Graphic by Tess Adams


I love going on Snapchat and taking a picture of my face just to send it to all my contacts; even the ones I don’t even talk to. I love scrolling through Instagram to see what’s new with people’s lives. I love going on TikTok to laugh at different 30-second videos over and over again. I love hearing the little notification when it’s time to take my BeReal and seeing the amount of reactions I get before the next notification. Every day, the first thing I do when I wake up, and the last thing I do before I fall asleep is pick up my phone and scroll through my socials. Of course; isn’t that what we all do?

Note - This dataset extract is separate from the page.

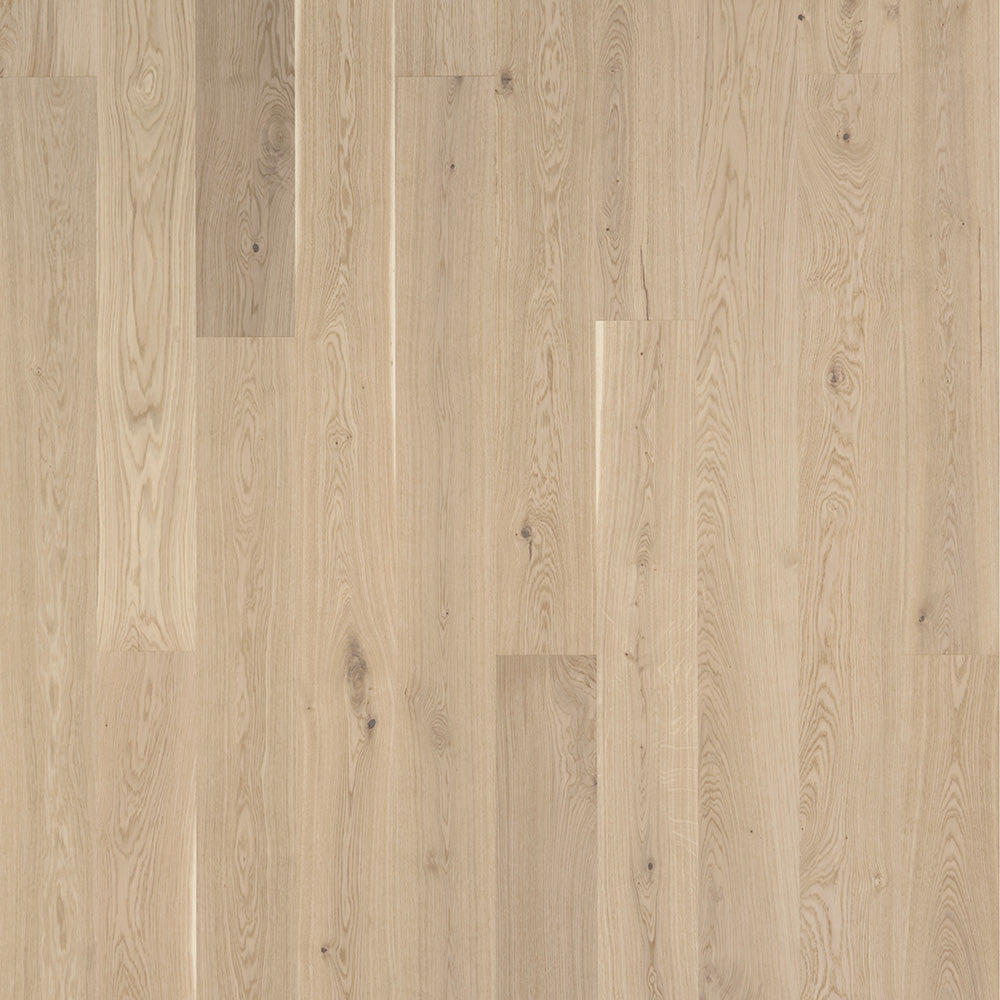 PARKET TGP 1L HRAST COURMAYEUR NATURAL BIJELO ULJE ČETKAN 4mV 5Gc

This past school week, I deleted all of my socials. Here’s my experience:


I can’t even stress enough how hard the first day was. I was worried: what if people stop reacting to my BeReals? Or what if I miss out on an inside joke on TikTok? Not only was I suffering from this social media FOMO, but I also found myself (much more than once) picking up my phone out of habit to open up Snapchat, only to remember after a while of looking for the app on my home screen that this was my “cleanse week.” I realized that I never actually went on any of my social media apps consciously, I just opened my phone and clicked on them mindlessly because it was such a habitual act of mine for so long.


Throughout the week, I never seemed to get over this, but things got easier for me when I realized how much I was benefiting from refraining. I did every act or process almost two times faster than normal. In the morning, I didn’t use my phone in between washing my face and doing my makeup; times when I’d normally watch some TikToks. The little time frames when I’d pick up my phone, the times I used as “filler” in between my schedule, were completely nullified without my social medias. With no “filler,” I had no choice but to keep doing my routine with no stops and found so much extra time on my hands, whereas I’d usually be overwhelmed with the amount of schoolwork that I never seemed to have enough time to finish. However, I didn’t know what to do with this newfound and almost uncomfortable amount of free time; this weird feeling of boredom. Though I did find myself playing little phone games more, I also spent this time extra going to the gym. I slept longer. I called my family. I was so bored that I cleaned my room. But, every time, I felt good. Doing these things made me feel good, and maybe this is pretentious, but I felt more alive. I was living my life in the times that I would have normally been on social media.


Reflecting now on this past week, social media is so entertaining and is a dangerously quick and easy way to always busy your mind. But, sometimes it’s better to clear your mind instead; to be so bored you do something that really makes you feel good.